ElizaOS has unveiled a groundbreaking AI-powered humanoid robot priced at $420,000. This next-generation personal robot, known as “Eliza,” is designed to redefine the capabilities of robotics and intelligent machines, Eliza is designed to build deep emotional connections with users, exhibiting empathy and lifelike expressions. The robot can perform a range of tasks, from managing personal schedules to handling complex operations like blockchain transactions.
Virtuals AI launchpad has announced a significant buyback and burn program worth over $20 million for AI agents launched on their platform. This initiative aims to reduce the supply of AI agent tokens, thereby increasing their value and promoting a healthier ecosystem. Virtuals Protocol plans to use over 13 million VIRTUAL tokens (worth approximately $48 million) to buy and burn AI agent tokens. This deflationary program is expected to boost the value of both VIRTUAL and its agent tokens. Some of the top AI agent tokens that will benefit from this program include GAME, CONVO, AIXBT, SEKOIA, and MISATO.

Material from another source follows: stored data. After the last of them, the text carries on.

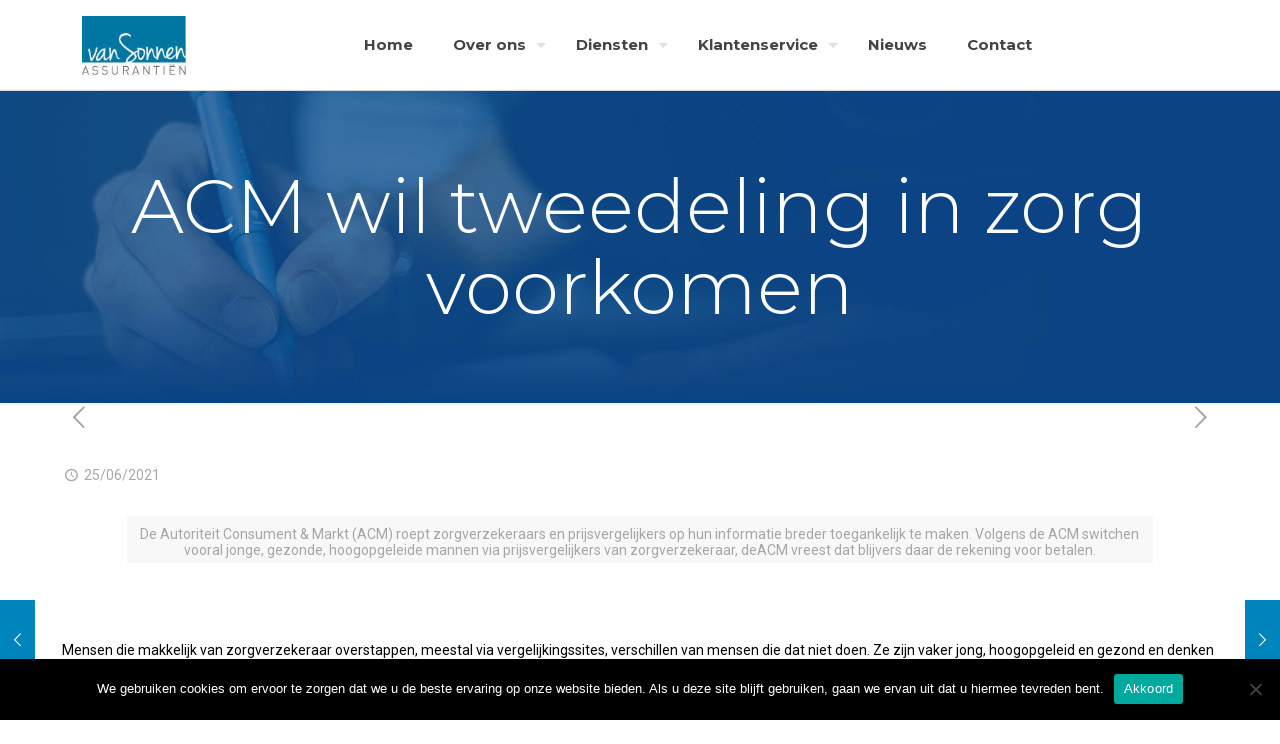

--- FILE ---
content_type: text/css
request_url: https://vansonnen.nl/wp-content/themes/betheme-child/style.css?ver=21.5.4
body_size: 510
content:
/*
Theme Name: Betheme Child
Theme URI: https://themes.muffingroup.com/betheme
Author: Muffin group
Author URI: https://muffingroup.com
Description: Child Theme for Betheme
Template: betheme
Version: 1.6.2
*/

:root {
  --main-color: #0084bc;
  --hover-color: #004a69;
  --font-color: #2a2a2a;
  --font-family: 'Rubik', Helvetica, Arial, Lucida, sans-serif;
}

/*--------------------------
Tyas Typography
--------------------------*/
.section.the_content.no_content{
  display: none;
}
body{
  color: #000;
}
h2{
  font-size: 30px;
}
h1, h2, h3, h4, h5, h6{
  color: #000;
}
#__lpform_field_xhhta5{
  display: none;
}

/*--------------------------
End Tyas Typography
--------------------------*/



/*--------------------------
Tyas standaard styles
--------------------------*/
a.button.button_size_3{
  /* Buttons */
  background-color: var(--main-color);
  color: #fff;
  border: 4px solid var(--main-color);
  padding: 10px 30px;
  text-transform: uppercase;
  transition: .5s;
}
a.button.button_size_3 span{
  padding: 0px !important;
}
a.button.button_size_3:hover{
  background-color: transparent !important;
  color: var(--main-color);
  border-color: var(--main-color);
  transition: .5s;
}
/*--------------------------
Tyas end standaard style
--------------------------*/



/*--------------------------
Tyas Special styles
--------------------------*/
.image_overlay .image_frame .image_wrapper{
  box-shadow: -20px 20px 25px -10px rgba(0,0,0,0.50);
}
.image_overlay img{
  border-radius: 15px;
  box-shadow: -20px 20px 25px -10px rgba(0,0,0,0.50);
}
.image_overlay.bottom{
  margin-left: 60px;
  margin-top: -150px;
}

.the_content_wrapper{
  padding-top: 35px;
  padding-bottom: 35px;
}

#Subheader h1{
  /* Standaard header pages */
  color: #fff !important;
}

.archive .entry-title{
  line-height: 35px;
}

Reliance Jio Platforms has partnered with Polygon Labs to bring Web3 and blockchain solutions to over 450 million users in India. This collaboration aims to integrate advanced blockchain technology into Jio’s existing applications and services, enhancing the digital experience for its massive user base. The partnership will enable Jio to offer more secure, faster, and decentralized services, leveraging Polygon’s blockchain technology. Jio plans to integrate Web3 capabilities into its existing applications, providing users with enhanced privacy and control over their personal data.